How many of us, as children, put our hands on the table and pretended to play the piano with our fingers? Our imagination was enough for us to give life to all the objects we had available and so every surface became magically interactive. What if today we could put our fingers on a sheet of paper and type numbers on a monitor? To tell the truth, the "if" in this case must be set aside, because today this can be done: the paper pocket keyboard has arrived!
Engineer Marina Sala de Medeiros, together with the research group of Purdue University – in West Lafayette, in the state of Indiana – worked on the development of an electronic paper keyboard, not powered by batteries but by the touch of the finger of the user . There are certainly several research groups dedicated to the development of electronic technologies on paper, but never before has anyone tried to make them resistant to water and dust .
How is this paper keyboard made?
The prerogatives for the realization of this device were different. It had to be accessible to everyone, to all intents and purposes look like a simple sheet of paper, to be impermeable to water, not to get dirty easily and small enough to “fit in your pocket”, says the engineer. The first idea was to use perfluorinated compounds – (PFC), which have exceptional hydrophobicity .
With no small surprise, however, the keyboard produced in this way was greatly affected by the attack of water molecules and was completely impregnated with it. Something was definitely not right, so the engineering team went to work trying to figure out what had gone wrong.
After careful analysis, they realized that the compound under analysis reacted when exposed to air.
Once the problem was found, the solution was found: use more chemicals and special equipment that would not allow air to enter the tubes.
Et voila! The small paper pocket keyboard is ready.
How does it power itself without using the battery?
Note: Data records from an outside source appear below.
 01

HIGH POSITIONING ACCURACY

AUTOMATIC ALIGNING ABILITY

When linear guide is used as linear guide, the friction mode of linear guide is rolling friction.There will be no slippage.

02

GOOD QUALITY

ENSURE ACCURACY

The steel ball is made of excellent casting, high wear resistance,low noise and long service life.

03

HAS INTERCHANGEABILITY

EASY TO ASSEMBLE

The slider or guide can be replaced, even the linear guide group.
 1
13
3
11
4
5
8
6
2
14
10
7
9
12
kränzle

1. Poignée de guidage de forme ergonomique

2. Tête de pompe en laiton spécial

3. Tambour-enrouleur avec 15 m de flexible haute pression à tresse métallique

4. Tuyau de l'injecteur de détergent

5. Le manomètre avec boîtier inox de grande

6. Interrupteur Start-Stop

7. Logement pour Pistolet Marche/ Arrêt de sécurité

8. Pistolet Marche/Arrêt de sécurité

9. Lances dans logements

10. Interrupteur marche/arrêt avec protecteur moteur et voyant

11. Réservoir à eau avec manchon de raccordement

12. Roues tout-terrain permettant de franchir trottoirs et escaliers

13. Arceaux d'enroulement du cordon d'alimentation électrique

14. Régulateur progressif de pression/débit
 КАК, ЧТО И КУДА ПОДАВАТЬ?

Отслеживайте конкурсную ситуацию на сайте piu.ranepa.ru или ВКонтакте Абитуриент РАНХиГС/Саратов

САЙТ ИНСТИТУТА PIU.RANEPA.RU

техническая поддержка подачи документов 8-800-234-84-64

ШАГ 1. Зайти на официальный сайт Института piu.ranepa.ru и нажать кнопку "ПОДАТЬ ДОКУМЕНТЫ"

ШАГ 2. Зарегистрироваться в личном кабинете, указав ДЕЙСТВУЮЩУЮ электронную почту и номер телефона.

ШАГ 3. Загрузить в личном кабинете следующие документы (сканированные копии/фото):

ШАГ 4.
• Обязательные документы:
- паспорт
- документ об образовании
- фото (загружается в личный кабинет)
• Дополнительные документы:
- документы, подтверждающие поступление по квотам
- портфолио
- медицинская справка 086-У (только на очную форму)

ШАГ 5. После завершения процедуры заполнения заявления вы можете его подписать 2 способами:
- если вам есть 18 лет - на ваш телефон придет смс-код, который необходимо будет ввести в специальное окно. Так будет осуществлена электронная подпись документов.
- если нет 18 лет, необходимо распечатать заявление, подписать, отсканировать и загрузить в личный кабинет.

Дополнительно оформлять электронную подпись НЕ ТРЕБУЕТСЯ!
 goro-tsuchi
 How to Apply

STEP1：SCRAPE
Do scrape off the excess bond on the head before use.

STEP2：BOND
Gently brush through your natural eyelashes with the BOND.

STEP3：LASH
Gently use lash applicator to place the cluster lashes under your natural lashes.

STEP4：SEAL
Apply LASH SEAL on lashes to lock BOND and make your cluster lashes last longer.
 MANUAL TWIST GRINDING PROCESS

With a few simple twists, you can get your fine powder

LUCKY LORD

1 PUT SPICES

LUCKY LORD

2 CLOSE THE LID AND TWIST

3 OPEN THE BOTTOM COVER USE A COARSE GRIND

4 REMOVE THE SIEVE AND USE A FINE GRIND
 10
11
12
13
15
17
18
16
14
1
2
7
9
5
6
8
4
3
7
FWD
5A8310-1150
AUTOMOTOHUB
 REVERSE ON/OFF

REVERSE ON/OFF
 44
The electronic circuit was made on the back of the sheet, through several layers of material, two of which containing tiny nickel particles. The last layer, on the other hand, was designed with a material very similar to Teflon. Once the circuit was completed, the engineering team flipped the sheet over so they could print the numeric keyboard and finally added a small Bluetooth chip to allow the device to communicate with a computer.
At the touch of the keypad with a finger, a triboelectric energy is generated, that is a phenomenon that consists in the generation of a voltage when two different materials rub each other. To be clear, it is the same phenomenon that generates static adherence in clothes. In this case, however, the pressure of the fingers and its rubbing on the layers of material generates an amount of energy equal to about 20 volts , just enough to be able to transfer the information to the Bluetooth chip and display the number typed on the monitor of the computer.
What can we expect in the future?
This type of innovation can only be a turning point in several areas. Just think that with paper electronics it will be possible to develop sensors capable of being printed on banknotes in order to prevent counterfeiting. The same can be done to monitor the temperature of drugs and foods and determine if they are still safe to use.
There is still a lot to discover but the possibility of actively interacting with a “simple” sheet of paper leaves room for a field of imagination that is difficult to contain.
And it is the imagination that we need, the one that makes everyone go back to being a little child in a world that sometimes lets us forget its magic.